Dorel Industries executives say it pained them to end U.S. production of Cannondale bicycles, but said the cost of domestic production made the decision "crystal clear" from an economic perspective.

...

"It was painful to make the decision we took today; the people in Bedford are the soul of Cannondale," Jeff McGuane, president of Cannondale Sports Group's North American division, told VeloNews Thursday. "We've got a bright future for Bedford, for the team that's remaining and hopefully will expand in the future; but right now the economics around frame construction are just crystal clear."

Read the full story here: http://www.velonews.com/article/90148/cannondale-s-parent-says-the-decision-to-end-frame

The economics might be crystal freakin' clear, but you don't cut the "soul" out of a brand and hope to retain anything. You have no brand. Nothing. A name is all that's left.

I'm going to quote Seth Godin directly here because he puts it so well:

What's a brand?

I think it is the product of two things:

[Prediction of what to expect] times [emotional power of that expectation].

If I encounter a brand and I don't know what it means or does, it has zero power. If I have an expectation of what an organization will do for me, but I don't care about that, no power.

Go read the full text of the article here: http://sethgodin.typepad.com/seths_blog/2007/04/the_brand_formu.html

Beginning in 2011 what will "Cannondale" mean? It will be just another name on a line of bikes produced by bike manufacturing juggernaut, Taiwan. It will be like "Scattante" or "Tirenno" or whatever.

"Innovation"?
"Feel it"?

Zero power. Zero resonance.

Since Cannondale no longer has the "soul" that it once had, since it's just another brand from Dorel, purveyor of all that is bland and boring and "me too" I don't care about it.

Zero power.

So Cannondale is a big nothing right now. Is that what the suits at Dorel want? To start over, fresh and new, to re-invent the Cannondale brand?
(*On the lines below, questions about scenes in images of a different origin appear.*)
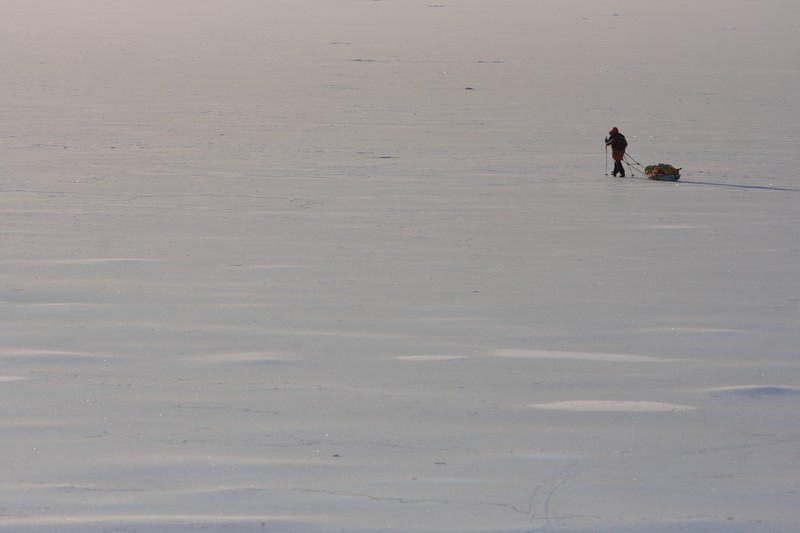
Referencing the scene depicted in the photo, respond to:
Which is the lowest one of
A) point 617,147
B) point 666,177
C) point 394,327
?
point 394,327

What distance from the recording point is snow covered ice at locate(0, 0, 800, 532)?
5.18m

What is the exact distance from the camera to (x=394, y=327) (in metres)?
8.05

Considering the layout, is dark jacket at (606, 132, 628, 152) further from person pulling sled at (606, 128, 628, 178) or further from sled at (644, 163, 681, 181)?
sled at (644, 163, 681, 181)

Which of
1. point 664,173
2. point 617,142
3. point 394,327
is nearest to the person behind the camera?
point 394,327

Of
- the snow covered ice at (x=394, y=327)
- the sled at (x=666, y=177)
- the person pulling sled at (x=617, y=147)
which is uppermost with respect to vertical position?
the person pulling sled at (x=617, y=147)

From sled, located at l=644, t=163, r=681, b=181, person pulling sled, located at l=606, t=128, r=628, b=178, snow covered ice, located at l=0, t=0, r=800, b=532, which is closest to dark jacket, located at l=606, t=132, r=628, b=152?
person pulling sled, located at l=606, t=128, r=628, b=178

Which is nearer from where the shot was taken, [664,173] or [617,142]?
[664,173]

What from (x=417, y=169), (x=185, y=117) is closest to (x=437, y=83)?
(x=185, y=117)

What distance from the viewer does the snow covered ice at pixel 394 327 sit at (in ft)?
17.0

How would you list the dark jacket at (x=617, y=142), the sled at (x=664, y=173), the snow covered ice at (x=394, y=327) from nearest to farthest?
1. the snow covered ice at (x=394, y=327)
2. the sled at (x=664, y=173)
3. the dark jacket at (x=617, y=142)

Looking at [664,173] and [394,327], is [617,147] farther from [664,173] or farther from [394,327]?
[394,327]

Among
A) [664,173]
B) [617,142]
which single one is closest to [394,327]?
[664,173]

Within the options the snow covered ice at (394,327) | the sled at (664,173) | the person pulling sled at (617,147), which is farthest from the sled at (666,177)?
the person pulling sled at (617,147)

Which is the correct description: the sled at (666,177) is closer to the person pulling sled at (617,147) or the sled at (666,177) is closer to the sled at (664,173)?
the sled at (664,173)
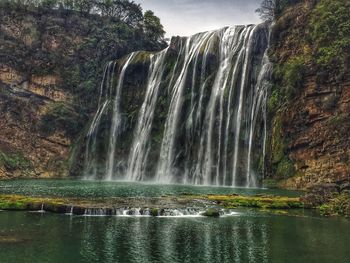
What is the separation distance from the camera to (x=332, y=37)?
171 feet

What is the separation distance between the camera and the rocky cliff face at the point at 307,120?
4797cm

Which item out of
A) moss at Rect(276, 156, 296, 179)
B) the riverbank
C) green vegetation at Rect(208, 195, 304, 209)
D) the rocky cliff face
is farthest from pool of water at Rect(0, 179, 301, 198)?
green vegetation at Rect(208, 195, 304, 209)

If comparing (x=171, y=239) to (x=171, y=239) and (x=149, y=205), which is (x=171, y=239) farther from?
(x=149, y=205)

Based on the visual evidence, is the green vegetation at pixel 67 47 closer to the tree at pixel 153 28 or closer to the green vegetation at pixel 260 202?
the tree at pixel 153 28

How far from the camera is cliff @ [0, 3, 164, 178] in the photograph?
74.2 metres

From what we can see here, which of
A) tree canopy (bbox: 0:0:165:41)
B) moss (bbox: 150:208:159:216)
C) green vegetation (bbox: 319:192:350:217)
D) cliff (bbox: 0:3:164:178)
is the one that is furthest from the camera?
tree canopy (bbox: 0:0:165:41)

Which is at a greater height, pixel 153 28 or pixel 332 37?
pixel 153 28

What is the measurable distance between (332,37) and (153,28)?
48093 millimetres

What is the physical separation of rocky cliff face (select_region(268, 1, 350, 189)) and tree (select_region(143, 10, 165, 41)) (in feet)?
137

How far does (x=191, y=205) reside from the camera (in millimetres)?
29906

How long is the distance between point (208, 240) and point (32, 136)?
201 ft

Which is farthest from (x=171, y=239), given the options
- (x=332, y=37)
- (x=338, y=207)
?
(x=332, y=37)

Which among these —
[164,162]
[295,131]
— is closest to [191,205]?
[295,131]

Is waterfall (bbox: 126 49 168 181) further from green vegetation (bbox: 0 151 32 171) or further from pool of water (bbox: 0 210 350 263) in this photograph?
pool of water (bbox: 0 210 350 263)
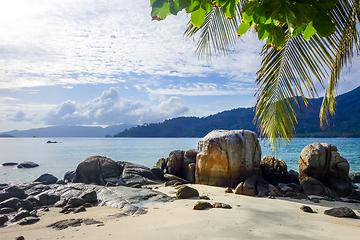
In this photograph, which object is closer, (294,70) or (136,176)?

I had posted the last entry regarding Dorel's decision to gut Cannondale on the OBRA email list. Someone recently responded that they thought is was no big deal since we live in Portland, Oregon-- the nation hotbed of custom/inependent/small bike fabricators -- and that it would be much better to "buy local".

Sure-- I understand that. Unfortunately that's a bit besides the point. Furthermore I really can't afford to buy a sweet sweet super-custom steel frame from a local builder, no matter how much I'd want to.

My point is that Dorel are a bunch of idiots focused on the bottom line-- not what's important. Marketing isn't about making a fast buck anymore. (It shouldn't ever be, in my opinion.) It's about relationships. People will buy because they believe and care about the company, how it does things, what it stands for. Not because it has the lowest price-- that's just unsustainable.